Considering that these early adventures were written in the late 1920s and early 1930s, the relationship shared between Holm and Templar was progressive for its day. In Meet - The Tiger! they make love not long after their first meeting, and in Enter the Saint it is suggested they may be living together; by the time of The Holy Terror there is no ambiguity at all that they share the same flat in London. Although such co-habitation between unmarried partners is commonplace today, it was rare (and in some areas, even illegal) in the 1930s. The two also appeared to have a somewhat "open" relationship, with Holm accepting (or, at least, tolerating) Templar's occasional dalliances with other women. For example, in the short story "The Bad Baron" (in the collection The Brighter Buccaneer), Templar briefly goes off with another woman (and steals a kiss from her); Holm's response is to simply ask if Templar has started a new romance; in Prelude for War, in which Holm plays a major supporting role, Holm refers to Lady Valerie (the lead female character in the book who Templar briefly woos) as the latest addition to Simon's harem.
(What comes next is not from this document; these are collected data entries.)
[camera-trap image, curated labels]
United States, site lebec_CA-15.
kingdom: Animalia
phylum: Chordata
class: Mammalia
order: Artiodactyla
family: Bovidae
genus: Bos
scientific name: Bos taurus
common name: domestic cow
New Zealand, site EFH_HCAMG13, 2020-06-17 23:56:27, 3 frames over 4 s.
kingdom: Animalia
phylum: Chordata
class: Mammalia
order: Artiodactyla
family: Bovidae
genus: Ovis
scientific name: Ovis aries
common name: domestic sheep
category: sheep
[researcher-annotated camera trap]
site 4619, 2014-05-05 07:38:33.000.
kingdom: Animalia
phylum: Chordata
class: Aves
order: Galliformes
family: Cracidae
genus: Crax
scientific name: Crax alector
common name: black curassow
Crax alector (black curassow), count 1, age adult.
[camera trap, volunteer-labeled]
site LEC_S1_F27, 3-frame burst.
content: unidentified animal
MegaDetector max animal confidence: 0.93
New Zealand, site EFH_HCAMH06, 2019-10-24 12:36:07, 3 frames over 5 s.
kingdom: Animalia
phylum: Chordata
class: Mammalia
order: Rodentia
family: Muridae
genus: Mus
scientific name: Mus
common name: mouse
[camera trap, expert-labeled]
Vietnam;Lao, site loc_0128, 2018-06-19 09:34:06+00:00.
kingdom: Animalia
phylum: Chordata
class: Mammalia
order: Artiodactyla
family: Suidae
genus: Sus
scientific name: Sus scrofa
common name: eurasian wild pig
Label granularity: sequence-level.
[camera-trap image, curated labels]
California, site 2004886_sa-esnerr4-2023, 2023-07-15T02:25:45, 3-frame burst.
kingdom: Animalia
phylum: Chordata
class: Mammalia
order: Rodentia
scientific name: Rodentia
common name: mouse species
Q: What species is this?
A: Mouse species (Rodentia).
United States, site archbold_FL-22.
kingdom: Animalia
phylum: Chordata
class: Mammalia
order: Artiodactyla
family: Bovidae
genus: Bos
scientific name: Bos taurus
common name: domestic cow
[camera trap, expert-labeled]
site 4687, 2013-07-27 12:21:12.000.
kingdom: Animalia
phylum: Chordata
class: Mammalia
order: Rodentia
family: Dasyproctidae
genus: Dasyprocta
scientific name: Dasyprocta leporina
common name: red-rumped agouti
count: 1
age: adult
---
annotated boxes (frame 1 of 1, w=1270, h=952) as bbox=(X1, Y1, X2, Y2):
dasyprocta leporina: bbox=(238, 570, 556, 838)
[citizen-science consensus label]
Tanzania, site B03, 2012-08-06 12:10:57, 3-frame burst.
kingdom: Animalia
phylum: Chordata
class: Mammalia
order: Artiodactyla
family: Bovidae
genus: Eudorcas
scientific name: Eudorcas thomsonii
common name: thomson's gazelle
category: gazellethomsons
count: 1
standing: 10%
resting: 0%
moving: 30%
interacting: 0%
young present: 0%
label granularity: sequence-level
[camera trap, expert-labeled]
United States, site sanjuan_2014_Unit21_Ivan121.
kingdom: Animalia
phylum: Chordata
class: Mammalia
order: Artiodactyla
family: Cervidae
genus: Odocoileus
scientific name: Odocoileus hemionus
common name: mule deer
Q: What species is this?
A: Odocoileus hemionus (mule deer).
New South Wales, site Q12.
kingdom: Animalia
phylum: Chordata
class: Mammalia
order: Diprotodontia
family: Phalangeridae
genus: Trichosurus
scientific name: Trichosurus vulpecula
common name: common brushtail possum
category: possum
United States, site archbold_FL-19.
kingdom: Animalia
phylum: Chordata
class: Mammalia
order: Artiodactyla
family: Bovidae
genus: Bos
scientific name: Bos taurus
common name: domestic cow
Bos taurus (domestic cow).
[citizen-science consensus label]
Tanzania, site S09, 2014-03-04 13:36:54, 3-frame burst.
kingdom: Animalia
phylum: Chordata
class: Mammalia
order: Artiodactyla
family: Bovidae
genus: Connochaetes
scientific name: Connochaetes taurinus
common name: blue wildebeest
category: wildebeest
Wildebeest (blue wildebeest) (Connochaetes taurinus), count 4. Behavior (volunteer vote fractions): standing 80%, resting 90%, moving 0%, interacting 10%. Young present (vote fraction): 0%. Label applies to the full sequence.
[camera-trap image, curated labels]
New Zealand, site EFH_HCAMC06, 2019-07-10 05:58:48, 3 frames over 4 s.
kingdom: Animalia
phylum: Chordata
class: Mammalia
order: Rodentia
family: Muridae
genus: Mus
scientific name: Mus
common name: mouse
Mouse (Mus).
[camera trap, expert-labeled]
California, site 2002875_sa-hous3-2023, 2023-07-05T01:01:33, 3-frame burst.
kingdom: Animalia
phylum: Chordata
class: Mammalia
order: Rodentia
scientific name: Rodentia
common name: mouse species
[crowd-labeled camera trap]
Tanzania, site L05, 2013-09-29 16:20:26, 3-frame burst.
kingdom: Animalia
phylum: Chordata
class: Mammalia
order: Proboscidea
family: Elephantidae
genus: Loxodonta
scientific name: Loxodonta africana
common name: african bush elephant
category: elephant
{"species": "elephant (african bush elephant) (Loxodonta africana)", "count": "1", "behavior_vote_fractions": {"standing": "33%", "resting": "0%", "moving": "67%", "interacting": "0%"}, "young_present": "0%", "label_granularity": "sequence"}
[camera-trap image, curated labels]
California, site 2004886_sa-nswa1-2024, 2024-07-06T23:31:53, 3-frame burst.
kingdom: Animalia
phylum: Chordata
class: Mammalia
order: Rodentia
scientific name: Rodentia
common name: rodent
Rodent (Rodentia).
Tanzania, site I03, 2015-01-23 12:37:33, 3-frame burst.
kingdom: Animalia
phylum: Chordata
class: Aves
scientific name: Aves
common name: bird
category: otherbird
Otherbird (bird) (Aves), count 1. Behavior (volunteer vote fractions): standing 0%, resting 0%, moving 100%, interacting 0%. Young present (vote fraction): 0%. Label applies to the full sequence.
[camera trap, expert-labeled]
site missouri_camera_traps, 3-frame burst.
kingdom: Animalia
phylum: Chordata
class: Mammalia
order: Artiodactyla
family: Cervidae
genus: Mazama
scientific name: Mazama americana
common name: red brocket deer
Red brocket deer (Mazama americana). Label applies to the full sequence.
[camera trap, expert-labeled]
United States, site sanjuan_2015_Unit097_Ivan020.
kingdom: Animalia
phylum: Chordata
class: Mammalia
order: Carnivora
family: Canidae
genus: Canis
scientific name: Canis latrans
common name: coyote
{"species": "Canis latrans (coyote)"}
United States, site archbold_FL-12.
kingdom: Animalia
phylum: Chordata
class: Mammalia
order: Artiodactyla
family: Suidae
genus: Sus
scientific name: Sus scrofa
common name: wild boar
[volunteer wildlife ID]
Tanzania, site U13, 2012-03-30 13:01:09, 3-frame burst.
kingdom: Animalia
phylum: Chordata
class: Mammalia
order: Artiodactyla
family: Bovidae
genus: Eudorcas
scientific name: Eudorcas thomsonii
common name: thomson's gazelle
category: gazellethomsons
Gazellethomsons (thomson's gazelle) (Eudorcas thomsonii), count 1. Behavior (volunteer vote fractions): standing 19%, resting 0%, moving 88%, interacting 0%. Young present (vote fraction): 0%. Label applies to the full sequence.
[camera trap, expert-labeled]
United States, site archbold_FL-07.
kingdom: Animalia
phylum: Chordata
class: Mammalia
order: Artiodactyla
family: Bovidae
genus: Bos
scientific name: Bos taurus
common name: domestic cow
The novel Getaway sees Templar and Holm taking a European vacation, although they soon find themselves battling Prince Rudolf, who had been the power broker behind Rayt Marius in The Last Hero. At one point, Holm and another colleague, Monty Hayward, are left to fend for themselves and Holm reveals that Templar has been training her in the ways of crimefighting, and she takes charge of the situation from Monty. Holm dons several disguises during this adventure, and at the end of the book safely escapes a police station shootout with Templar. Soon after (in the novella "The Gold Standard" in Once More the Saint), she and Templar return to London by separate ways. Templar is apprehended for questioning by Scotland Yard Inspector Claud Eustace Teal; while Templar is in custody Teal receives word that a petty crook has himself been robbed at gunpoint in another part of England. The robber left behind a copy of Templar's trademark stick figure-with halo calling card. Templar claims that someone is impersonating him, a charge Teal initially believes; later, the reader learns that this second "Saint" was in fact Patricia Holm, who committed the act in order to provide Templar with a handy alibi (that an impersonator is responsible for the crimes attributed to him).